Uma celeuma que divide governistas e oposição tem marcado as sessões e reuniões internas na Assembléia Legislativa. O poto do (dês)equilíbrio é o pedido do governo do Estado para ampliar, de 5% para 11,86%, a margem de capacidade de remanejar os recursos do orçamento aprovado para o exercício de 2010.
Na ala governista, o discurso é de que a Assembléia quer travar o governo, que pagamentos de servidores e de programas como o do Leite serão extintos.
Na ala oposicionista, o discurso é o de que o governo quer ampliar a margem de gastos com a sucessão eleitoral.
No centro, o prazo: no dia 11 próximo termina o prazo regimental de 45 dias para que a matéria seja levada a plenário depois de analisada pelas partes.
Se vai ser aprovada ou não, e como poderá ser, é outra história.
O jurista Paulo de Tarso Fernandes foi deputado e exerceu 3 mandatos. Ele considera que a ampliação da margem de remanejamento é desnecessária e pode ter interesse político.
Eis a entrevista que ele concedeu ao Blog:
Thaisa Galvão – Como o senhor está vendo essa queda-de-braço entre o governo do Estado e a Assembléia Legislativa?
Paulo de Tarso Fernandes – Eu acho que há uma visão desfocada. A Assembléia Legislativa tem uma função institucional e constitucional, que é de autorizar arrecadação de impostos e autorizar despesas. É função do Parlamento, isso está na essência da democracia.
Thaisa – E qual está sendo o papel da Assembléia nesse episódio?
Paulo de Tarso – Neste embate a Assembléia Legislativa não quer fazer o papel de fantoche. Quer manter o que decidiu, que é aprovar o orçamento de acordo com o que os parlamentares acharem conveniente. O Brasil, por causa de anos de ditadura, destruiu a liberdade individual, e cada vez que o Parlamento se pretende impor, há sempre acusações de que quer interferir no Executivo. E isso é perigoso.

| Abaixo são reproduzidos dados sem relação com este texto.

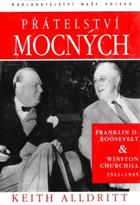 Přátelství mocných - Franklin D. Roosevelt a Winston Churchill 1941-1945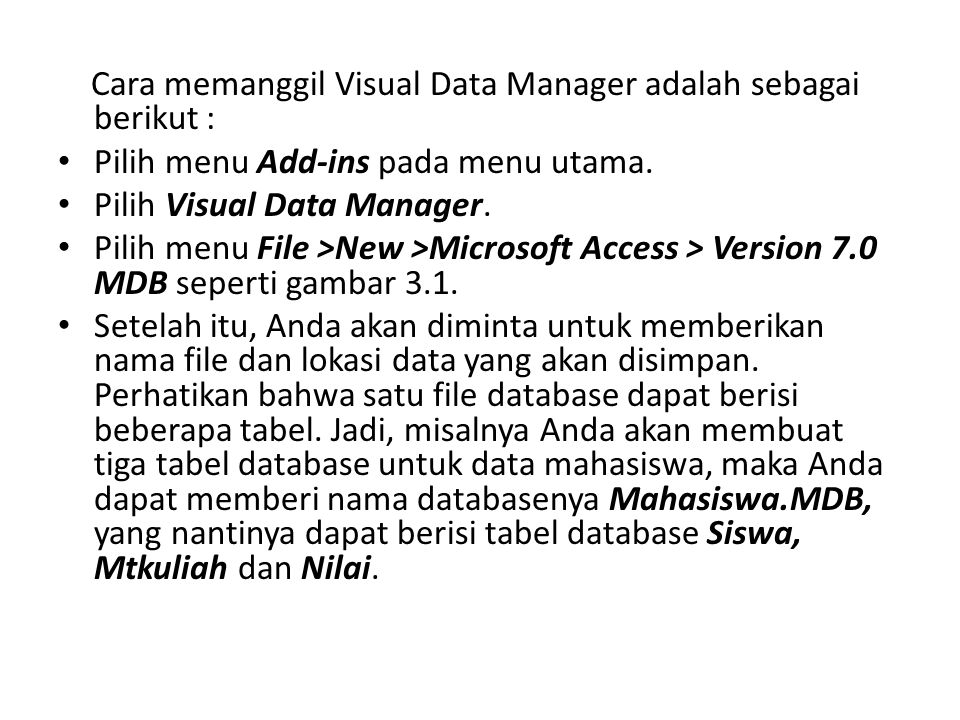 Cara memanggil Visual Data Manager adalah sebagai berikut :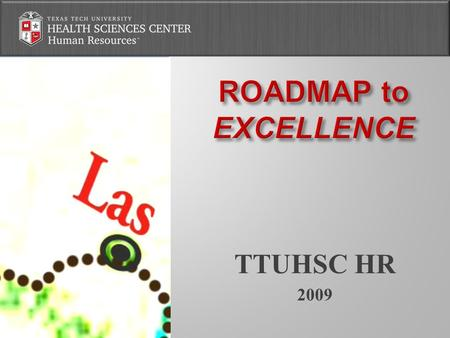 TTUHSC HR 2009.  Need common ground  Opportunity to assess organization  Make us all better at what we do  Reaffirm: Why we do what we do  Improve:
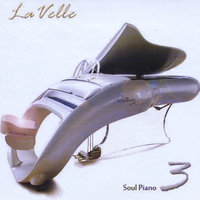 Soul Piano - Volume 3 — Lavelle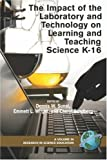 img - for The Impact of the Laboratory and Technology on Learning and Teaching Science K-16 (PB) (Research in Science Education) book / textbook / text book
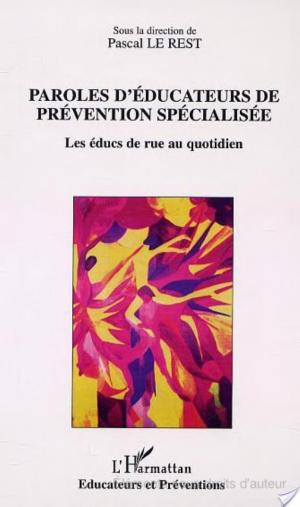 Affiche Paroles d'éducateurs de prévention spécialisée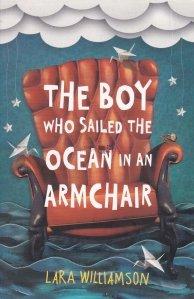 The boy who sailed the ocean in an armchair / Baiatul care a navigat peste ocean intr-un fotoliu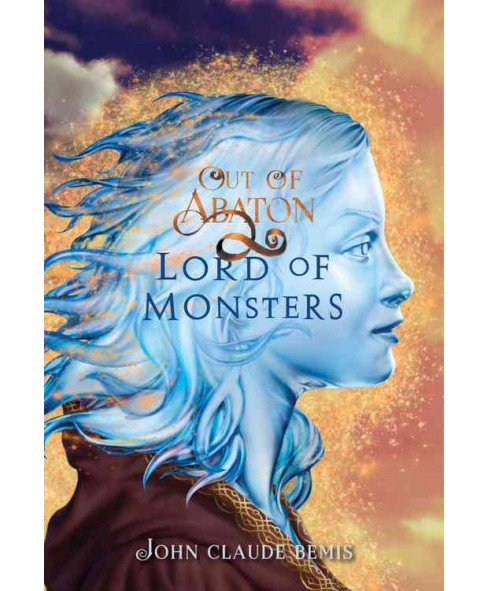 Lord of Monsters -  (Out of Abaton) by John Claude Bemis (Hardcover) - image 1 of 1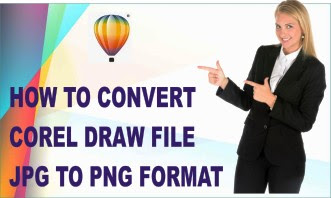 How to Convert Corel Draw File Jpg to Png Format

Thaisa – Mas nessa celeuma a Assembléia não estaria fazendo o papel do Executivo?
Paulo de Tarso – Não. Dinheiro de convênio é carimbado. Se não tem crédito, claro que tem que pedir. O presidente da República não faz um acordo internacional sem antes o Congresso Nacional aprovar. A Assembléia não está impedindo o Executivo de governar. Dentro da sua margem de remanejamento, o governo pode retirar o que a Assembléia aprovou, por exemplo, para uma ponte em Martins para gratificar seus servidores. Agora o governo pretende que a Assembléia autorize que ele gaste, à revelia, recursos de um convênio federal, da maneira que o Executivo achar conveniente.

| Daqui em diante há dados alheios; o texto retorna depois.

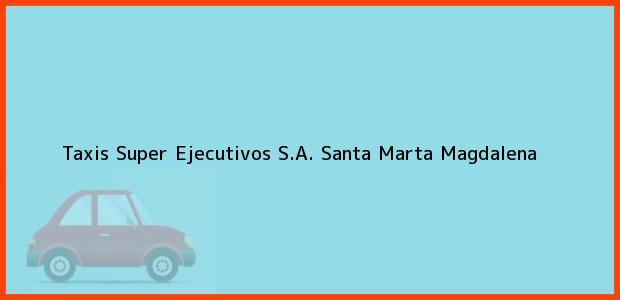 Teléfono, Dirección y otros datos de contacto para Taxis Super Ejecutivos S.A., Santa Marta, Magdalena, Colombia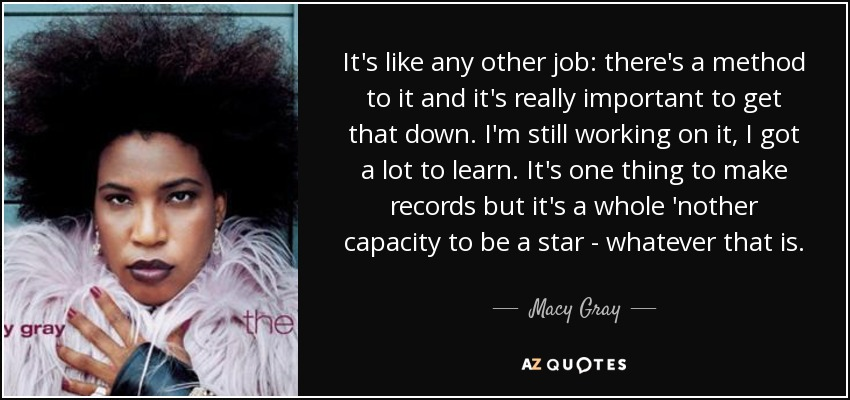 It's like any other job: there's a method to it and it's really important to get that down. I'm still working on it, I got a lot to learn. It's one thing to make records but it's a whole 'nother capacity to be a star - whatever that is. - Macy Gray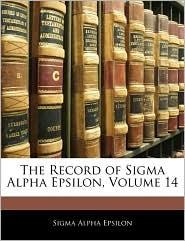 The Record Of Sigma Alpha Epsilon, Volume 14 - Sigma Alpha Epsilon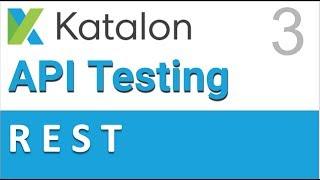 Katalon Studio API Testing 3 | REST API Testing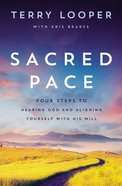 Sacred Pace: Four Steps to Hearing God's Voice and Aligning Yourself With His Will Paperback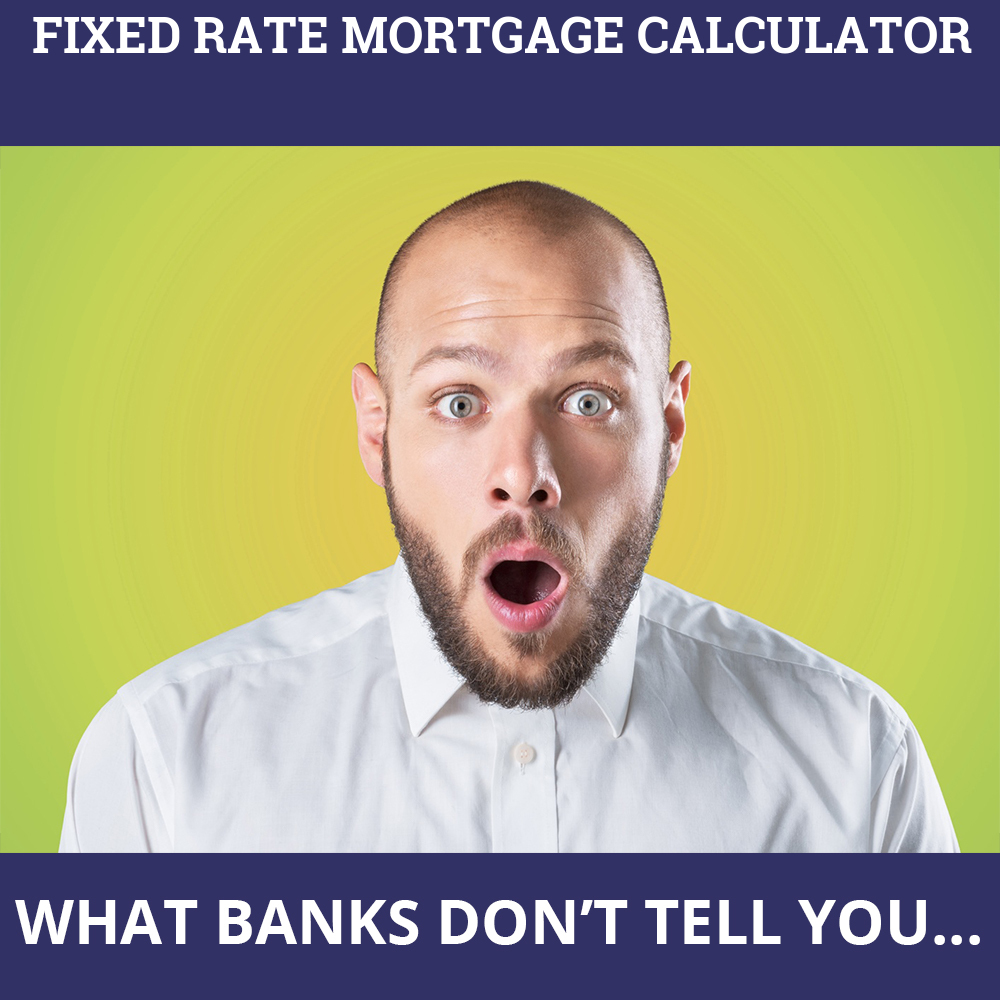 Fixed Rate Mortgage Calculator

Thaisa – Mas antes isso era possível. Por que agora não é mais? O que fez a Assembléia mudar?
Paulo de Tarso – Não discuto que isso existiu. Mas o presidente Robinson Faria quer retomar a verdadeira essência da Assembléia. Vou contar um exemplo: eu fui deputado estadual por 12 anos. Nunca a Assembléia aprovou crédito ilimitado. Um ponto que considero fundamentel: as ações administrativas só são realizadas pelo Executivo, ou pelo Executivo e Legislativo juntos? Numa democracia isso tem que ser feito pelos dois.
Thaisa – A Assembléia quer retomar esse papel?
Paulo de Tarso – Sim. A Assembléia tem que autorizar a receita e a despesa. As prioridades têm que ser discutidas de forma que o debate social aconteça, e isso cabe ao Legislativo.
Thaisa – É isso o que a Assembléia está querendo, então? O debate?
Paulo de Tarso - A posição que a Assembléia toma agora é definitiva para a retomada dos debates a respeito das prioridades que devem ser dadas ao gestor público. Ninguém, até hoje, ouviu falar que alguém fosse ao gabinete do governador para debater o que é melhor para o Estado. Na Assembléia isso se dá todos os dias.
Thaisa – Nessa questão dos servidores, falou-se em não honrar compromissos caso a ampliação do remanejamento não fosse aprovada...
Paulo de Tarso – Para pagar servidor é feito um empenho anual. O governo compromete a verba para o ano inteiro. O orçamento que foi aprovado já contempla isso. Se o governo pretende dar um aumento, tem que pedir crédito suplementar A Assembléia aprova, ou não.
Thaisa – E isso não tem nada a ver com o remanejamento...
Paulo de Tarso – Nada. Tem que pedir e não tem nada com remanejamento. Até porque não se pode remanejar para pagar servidor público.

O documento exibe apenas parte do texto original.